A sequel to Trueba’s The Girl of Your Dreams, The Queen of Spain opens with director Blas Fontiveros (Antonio Resines) returning to his native Spain years after he was thought to have died in a Nazi concentration camp. Subsequent to his reconnecting with his filmmaking friends, Blas is hired onto a lavish Spanish-American co-production about the life of Queen Isabella I, a topic chosen to appeal to Francisco Franco, Spain’s fascist leader. Isabella is to be played by Blas’s estranged ex-wife, Macarena Granada (Penelope Cruz), a Hollywood starlet unaware that he’s still alive.

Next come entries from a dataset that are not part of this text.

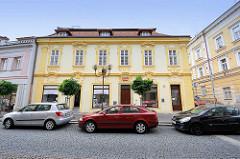 Restauriertes Wohnhaus / Geschäftshaus mit Barock-Fassadendekor, Wappen über dem Eingang / Kolin an der Elbe - Tschechische Republik.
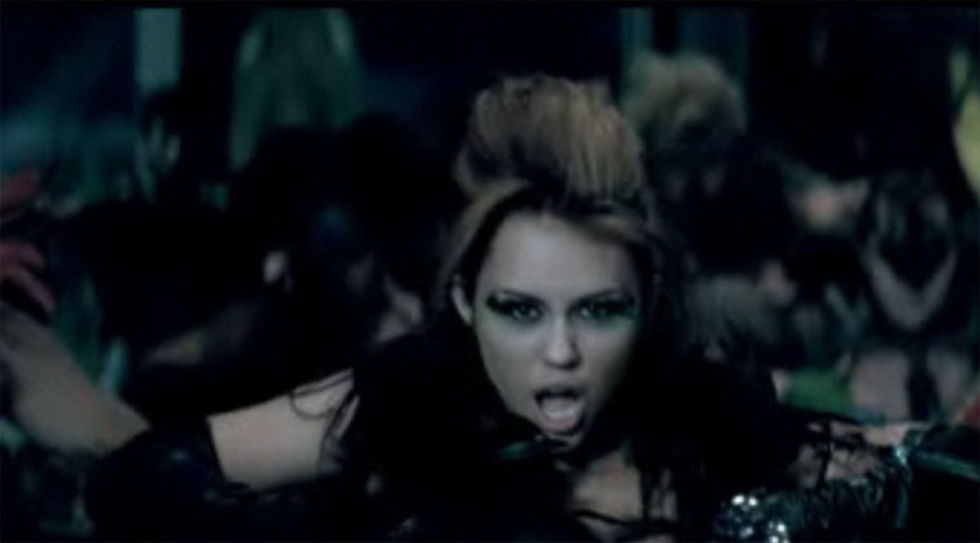 Miley Cyrus 2010 : miley-cyrus-cant-be-tamed-video-stills-04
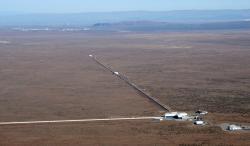 Stanice observatoře LIGO. Kredit: LIGO.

But before Macarena arrives in Spain for the shoot, Blas is picked up by Franco’s thugs and thrown in a prison labor camp. When she discovers this, she and her fellow cast and crew hatch a plan to break him out and transport him to safety in France.

Trueba displays an obvious fondness for classical Hollywood filmmaking, particularly the movies produced by Samuel Bronston at Madrid’s Chamartin Studios, which include Anthony Mann’s El Cid and Nicholas Ray’s King of Kings. But while the director lovingly recreates some old-school effects like matte paintings and miniature sets, he treats every scene—whether it’s a gag about an extra ruining a battle scene or Blas being nearly crushed to death by a pile of rocks—with the same laidback tone. Meanwhile, narrative strands, such as a romance between Macarena and the production’s head grip (Chino Darin), are picked up and put down without establishing any dramatic stakes. Rather than developing a distinct comedic voice or shaping the film’s dramaturgy, Trueba seems content simply to lean on his amiable cast to keep our attention through scene after scene of meandering, repetitive talkiness.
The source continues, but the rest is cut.